▶ **WHAT YOU ARE ASKED TO DO**:
Quote the whole listing word for word. Do not include the pictures.

▶ **Records of spatial reasoning questions**:
* start *

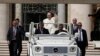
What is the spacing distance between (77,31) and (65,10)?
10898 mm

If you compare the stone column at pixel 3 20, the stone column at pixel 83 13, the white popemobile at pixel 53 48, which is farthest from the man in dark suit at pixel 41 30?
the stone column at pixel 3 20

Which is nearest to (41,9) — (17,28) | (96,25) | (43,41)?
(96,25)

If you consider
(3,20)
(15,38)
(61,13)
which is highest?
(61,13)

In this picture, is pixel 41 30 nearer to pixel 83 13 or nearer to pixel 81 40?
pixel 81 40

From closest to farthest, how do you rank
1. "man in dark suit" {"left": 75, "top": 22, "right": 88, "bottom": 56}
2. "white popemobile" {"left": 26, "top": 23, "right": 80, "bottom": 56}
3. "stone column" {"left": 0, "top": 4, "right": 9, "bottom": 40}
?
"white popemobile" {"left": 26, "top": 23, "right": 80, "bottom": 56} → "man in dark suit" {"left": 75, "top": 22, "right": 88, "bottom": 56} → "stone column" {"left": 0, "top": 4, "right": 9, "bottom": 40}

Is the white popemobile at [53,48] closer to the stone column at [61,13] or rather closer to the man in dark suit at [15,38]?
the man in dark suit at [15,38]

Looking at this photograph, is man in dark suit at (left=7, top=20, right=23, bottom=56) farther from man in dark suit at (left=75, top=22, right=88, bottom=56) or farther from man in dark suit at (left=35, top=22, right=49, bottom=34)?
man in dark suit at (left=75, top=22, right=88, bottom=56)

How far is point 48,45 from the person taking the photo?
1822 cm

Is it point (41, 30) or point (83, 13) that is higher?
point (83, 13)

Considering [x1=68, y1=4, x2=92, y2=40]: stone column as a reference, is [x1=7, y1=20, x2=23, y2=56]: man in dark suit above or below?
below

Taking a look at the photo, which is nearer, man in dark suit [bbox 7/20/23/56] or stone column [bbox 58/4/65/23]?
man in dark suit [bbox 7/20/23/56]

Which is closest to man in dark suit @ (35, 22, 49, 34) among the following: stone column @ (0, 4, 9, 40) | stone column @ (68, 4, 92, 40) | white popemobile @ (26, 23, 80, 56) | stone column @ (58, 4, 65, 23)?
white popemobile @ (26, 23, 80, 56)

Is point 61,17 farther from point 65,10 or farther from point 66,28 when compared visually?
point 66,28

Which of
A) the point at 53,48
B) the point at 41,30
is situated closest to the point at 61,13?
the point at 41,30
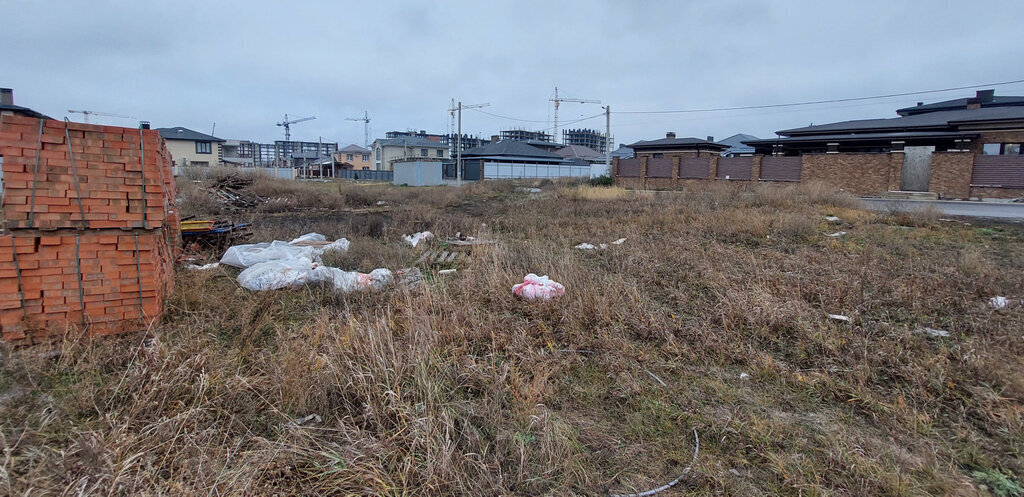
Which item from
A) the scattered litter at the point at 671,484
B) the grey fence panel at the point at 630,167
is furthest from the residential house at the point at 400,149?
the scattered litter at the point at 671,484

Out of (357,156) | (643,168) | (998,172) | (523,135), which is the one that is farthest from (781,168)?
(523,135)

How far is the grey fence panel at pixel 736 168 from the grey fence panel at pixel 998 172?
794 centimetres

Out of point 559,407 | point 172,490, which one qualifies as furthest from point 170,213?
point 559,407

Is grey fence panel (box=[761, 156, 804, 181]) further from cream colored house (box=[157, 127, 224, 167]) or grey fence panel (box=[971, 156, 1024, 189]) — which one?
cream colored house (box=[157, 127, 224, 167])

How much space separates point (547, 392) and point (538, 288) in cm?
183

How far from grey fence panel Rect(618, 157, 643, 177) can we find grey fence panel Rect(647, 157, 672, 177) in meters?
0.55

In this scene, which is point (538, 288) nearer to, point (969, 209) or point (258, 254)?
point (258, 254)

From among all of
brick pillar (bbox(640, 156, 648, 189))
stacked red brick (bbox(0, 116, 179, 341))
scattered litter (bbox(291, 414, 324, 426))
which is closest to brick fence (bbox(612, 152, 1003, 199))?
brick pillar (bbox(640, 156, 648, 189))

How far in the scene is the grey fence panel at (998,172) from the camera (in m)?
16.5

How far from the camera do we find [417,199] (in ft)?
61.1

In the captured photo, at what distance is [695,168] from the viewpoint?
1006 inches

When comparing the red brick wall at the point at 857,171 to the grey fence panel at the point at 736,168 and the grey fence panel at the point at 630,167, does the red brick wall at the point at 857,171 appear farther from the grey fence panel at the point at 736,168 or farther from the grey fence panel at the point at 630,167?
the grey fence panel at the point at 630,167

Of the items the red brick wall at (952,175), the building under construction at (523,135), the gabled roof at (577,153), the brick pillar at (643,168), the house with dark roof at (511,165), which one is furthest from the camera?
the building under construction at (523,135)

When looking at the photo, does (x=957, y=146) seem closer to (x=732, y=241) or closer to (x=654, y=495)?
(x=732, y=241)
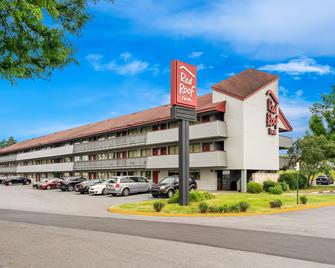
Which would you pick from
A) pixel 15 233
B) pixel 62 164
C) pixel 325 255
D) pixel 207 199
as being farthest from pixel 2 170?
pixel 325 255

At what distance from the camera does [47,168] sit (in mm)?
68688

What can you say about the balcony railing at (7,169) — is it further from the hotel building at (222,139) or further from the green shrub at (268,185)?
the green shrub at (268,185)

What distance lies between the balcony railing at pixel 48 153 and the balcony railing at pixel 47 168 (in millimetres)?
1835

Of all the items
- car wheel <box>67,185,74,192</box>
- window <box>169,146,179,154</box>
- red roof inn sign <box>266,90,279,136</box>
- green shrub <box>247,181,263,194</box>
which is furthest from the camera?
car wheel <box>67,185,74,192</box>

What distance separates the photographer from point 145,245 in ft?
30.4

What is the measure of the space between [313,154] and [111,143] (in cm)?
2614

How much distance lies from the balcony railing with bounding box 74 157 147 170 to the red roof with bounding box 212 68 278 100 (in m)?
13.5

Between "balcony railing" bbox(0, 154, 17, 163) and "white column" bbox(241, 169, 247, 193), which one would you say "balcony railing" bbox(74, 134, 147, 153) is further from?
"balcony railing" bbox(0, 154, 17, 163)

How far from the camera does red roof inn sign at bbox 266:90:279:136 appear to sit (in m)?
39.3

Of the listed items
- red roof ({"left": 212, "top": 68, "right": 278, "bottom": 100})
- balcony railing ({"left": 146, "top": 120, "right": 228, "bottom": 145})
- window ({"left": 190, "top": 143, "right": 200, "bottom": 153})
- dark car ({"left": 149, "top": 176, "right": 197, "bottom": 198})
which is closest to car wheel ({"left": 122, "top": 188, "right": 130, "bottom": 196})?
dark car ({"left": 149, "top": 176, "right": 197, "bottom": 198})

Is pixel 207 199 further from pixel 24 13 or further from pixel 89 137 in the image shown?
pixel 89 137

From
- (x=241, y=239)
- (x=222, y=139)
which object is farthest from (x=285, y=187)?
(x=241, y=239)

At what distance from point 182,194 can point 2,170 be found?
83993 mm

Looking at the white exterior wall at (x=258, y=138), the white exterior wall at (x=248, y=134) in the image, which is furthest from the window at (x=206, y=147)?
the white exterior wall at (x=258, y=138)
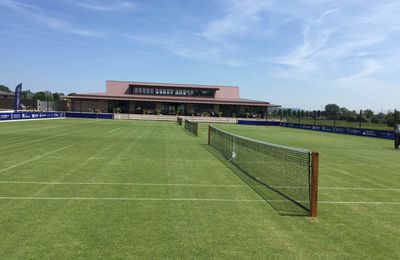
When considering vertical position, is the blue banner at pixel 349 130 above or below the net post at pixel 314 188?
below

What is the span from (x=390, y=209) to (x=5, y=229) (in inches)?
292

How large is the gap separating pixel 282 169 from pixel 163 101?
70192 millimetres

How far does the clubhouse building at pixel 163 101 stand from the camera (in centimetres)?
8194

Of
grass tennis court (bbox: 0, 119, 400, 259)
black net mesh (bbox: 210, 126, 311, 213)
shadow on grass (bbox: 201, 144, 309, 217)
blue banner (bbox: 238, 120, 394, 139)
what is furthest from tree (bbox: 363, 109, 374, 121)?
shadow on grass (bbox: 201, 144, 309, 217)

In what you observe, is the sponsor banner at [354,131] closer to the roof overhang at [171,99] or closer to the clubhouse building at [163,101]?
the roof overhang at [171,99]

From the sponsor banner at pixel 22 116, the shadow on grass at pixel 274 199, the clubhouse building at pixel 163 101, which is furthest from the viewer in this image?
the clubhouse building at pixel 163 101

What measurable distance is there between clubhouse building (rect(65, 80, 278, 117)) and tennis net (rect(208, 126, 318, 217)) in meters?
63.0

* end *

▶ **ANSWER BELOW**:
What is the spacing distance between (77,31) and (65,10)?
10898 mm

If you compare the stone column at pixel 3 20, the stone column at pixel 83 13, the white popemobile at pixel 53 48, which is farthest from the man in dark suit at pixel 41 30?
the stone column at pixel 3 20

Which is nearest to (41,9) — (17,28) | (96,25) | (43,41)?
(96,25)

If you consider
(3,20)
(15,38)
(61,13)
which is highest?
(61,13)

In this picture, is pixel 41 30 nearer to pixel 83 13 or nearer to pixel 81 40?
pixel 81 40

From closest to farthest, how do you rank
1. "man in dark suit" {"left": 75, "top": 22, "right": 88, "bottom": 56}
2. "white popemobile" {"left": 26, "top": 23, "right": 80, "bottom": 56}
3. "stone column" {"left": 0, "top": 4, "right": 9, "bottom": 40}
?
"white popemobile" {"left": 26, "top": 23, "right": 80, "bottom": 56} → "man in dark suit" {"left": 75, "top": 22, "right": 88, "bottom": 56} → "stone column" {"left": 0, "top": 4, "right": 9, "bottom": 40}

Is the white popemobile at [53,48] closer to the stone column at [61,13] or rather closer to the man in dark suit at [15,38]?
the man in dark suit at [15,38]

Looking at this photograph, is man in dark suit at (left=7, top=20, right=23, bottom=56) farther from man in dark suit at (left=75, top=22, right=88, bottom=56) or farther from man in dark suit at (left=35, top=22, right=49, bottom=34)?
man in dark suit at (left=75, top=22, right=88, bottom=56)

How far is point 48,45 from the person taking the photo?
1822 cm

Is it point (41, 30) or point (83, 13) that is higher?
point (83, 13)

Considering [x1=68, y1=4, x2=92, y2=40]: stone column as a reference, is [x1=7, y1=20, x2=23, y2=56]: man in dark suit above or below?
below

Taking a look at the photo, which is nearer, man in dark suit [bbox 7/20/23/56] or stone column [bbox 58/4/65/23]?
man in dark suit [bbox 7/20/23/56]

Which is closest to man in dark suit @ (35, 22, 49, 34) among the following: stone column @ (0, 4, 9, 40) | stone column @ (68, 4, 92, 40) | white popemobile @ (26, 23, 80, 56) | stone column @ (58, 4, 65, 23)?
white popemobile @ (26, 23, 80, 56)

Is point 61,17 farther from point 65,10 or farther from point 66,28 when compared visually?
point 66,28

Which of
A) the point at 53,48
B) the point at 41,30
is situated closest to the point at 61,13?
the point at 41,30
Which item from
A) the scattered litter at the point at 671,484
B) the grey fence panel at the point at 630,167
is furthest from the residential house at the point at 400,149?
the scattered litter at the point at 671,484

Out of (357,156) | (643,168) | (998,172) | (523,135), which is the one that is farthest from (781,168)?
(523,135)

How far is the grey fence panel at pixel 736 168 from the grey fence panel at pixel 998 172?
794 centimetres

Out of point 559,407 | point 172,490, which one qualifies as furthest from point 170,213?
point 559,407

Is grey fence panel (box=[761, 156, 804, 181]) further from cream colored house (box=[157, 127, 224, 167]) or grey fence panel (box=[971, 156, 1024, 189]) — which one?
cream colored house (box=[157, 127, 224, 167])

How much space separates point (547, 392) and point (538, 288) in cm?
183

How far from grey fence panel Rect(618, 157, 643, 177) can we find grey fence panel Rect(647, 157, 672, 177) in meters?
0.55

In this scene, which is point (538, 288) nearer to, point (969, 209) or point (258, 254)?
point (258, 254)

From among all of
brick pillar (bbox(640, 156, 648, 189))
stacked red brick (bbox(0, 116, 179, 341))
scattered litter (bbox(291, 414, 324, 426))
which is closest to brick fence (bbox(612, 152, 1003, 199))?
brick pillar (bbox(640, 156, 648, 189))

How far in the scene is the grey fence panel at (998,172) from the camera (in m)?
16.5

How far from the camera do we find [417,199] (in ft)?
61.1

In the captured photo, at what distance is [695,168] from the viewpoint?
1006 inches

When comparing the red brick wall at the point at 857,171 to the grey fence panel at the point at 736,168 and the grey fence panel at the point at 630,167, does the red brick wall at the point at 857,171 appear farther from the grey fence panel at the point at 736,168 or farther from the grey fence panel at the point at 630,167?
the grey fence panel at the point at 630,167

Of the items the red brick wall at (952,175), the building under construction at (523,135), the gabled roof at (577,153), the brick pillar at (643,168), the house with dark roof at (511,165), which one is furthest from the camera?
the building under construction at (523,135)

When looking at the photo, does (x=957, y=146) seem closer to (x=732, y=241) or closer to (x=654, y=495)?
(x=732, y=241)
Which would you pick from
A) pixel 15 233
B) pixel 62 164
C) pixel 325 255
D) pixel 207 199
as being farthest from pixel 2 170?
pixel 325 255

At what distance from the camera does [47,168] sit (in mm)?
68688

What can you say about the balcony railing at (7,169) — is it further from the hotel building at (222,139) or further from the green shrub at (268,185)?
the green shrub at (268,185)

What distance lies between the balcony railing at pixel 48 153 and the balcony railing at pixel 47 168 (in millimetres)?
1835

Of all the items
- car wheel <box>67,185,74,192</box>
- window <box>169,146,179,154</box>
- red roof inn sign <box>266,90,279,136</box>
- green shrub <box>247,181,263,194</box>
which is furthest from the camera?
car wheel <box>67,185,74,192</box>

What distance separates the photographer from point 145,245 in ft?
30.4

What is the measure of the space between [313,154] and [111,143] (in cm)?
2614

How much distance lies from the balcony railing with bounding box 74 157 147 170 to the red roof with bounding box 212 68 278 100 (in m)?
13.5

Between "balcony railing" bbox(0, 154, 17, 163) and "white column" bbox(241, 169, 247, 193), which one would you say "balcony railing" bbox(74, 134, 147, 153) is further from?
"balcony railing" bbox(0, 154, 17, 163)

How far from the camera does red roof inn sign at bbox 266:90:279:136 appear to sit (in m)?
39.3

Of the listed items
- red roof ({"left": 212, "top": 68, "right": 278, "bottom": 100})
- balcony railing ({"left": 146, "top": 120, "right": 228, "bottom": 145})
- window ({"left": 190, "top": 143, "right": 200, "bottom": 153})
- dark car ({"left": 149, "top": 176, "right": 197, "bottom": 198})
which is closest to car wheel ({"left": 122, "top": 188, "right": 130, "bottom": 196})?
dark car ({"left": 149, "top": 176, "right": 197, "bottom": 198})

Is pixel 207 199 further from pixel 24 13 or further from pixel 89 137 in the image shown?
pixel 89 137

From
- (x=241, y=239)
- (x=222, y=139)
which object is farthest from (x=285, y=187)?
(x=241, y=239)

At what distance from point 182,194 can point 2,170 be found?
83993 mm

Looking at the white exterior wall at (x=258, y=138), the white exterior wall at (x=248, y=134) in the image, which is furthest from the window at (x=206, y=147)?
the white exterior wall at (x=258, y=138)
When considering vertical position, is the blue banner at pixel 349 130 above or below the net post at pixel 314 188?
below

What is the span from (x=390, y=209) to (x=5, y=229) (in inches)?
292

How large is the gap separating pixel 282 169 from pixel 163 101?
70192 millimetres

How far does the clubhouse building at pixel 163 101 stand from the camera (in centimetres)?
8194

Of
grass tennis court (bbox: 0, 119, 400, 259)
black net mesh (bbox: 210, 126, 311, 213)
shadow on grass (bbox: 201, 144, 309, 217)
blue banner (bbox: 238, 120, 394, 139)
what is furthest from tree (bbox: 363, 109, 374, 121)?
shadow on grass (bbox: 201, 144, 309, 217)

In what you observe, is the sponsor banner at [354,131] closer to the roof overhang at [171,99] or closer to the clubhouse building at [163,101]?
the roof overhang at [171,99]

From the sponsor banner at pixel 22 116, the shadow on grass at pixel 274 199, the clubhouse building at pixel 163 101, which is furthest from the viewer in this image?
the clubhouse building at pixel 163 101

What measurable distance is there between clubhouse building (rect(65, 80, 278, 117)) and tennis net (rect(208, 126, 318, 217)) in meters?
63.0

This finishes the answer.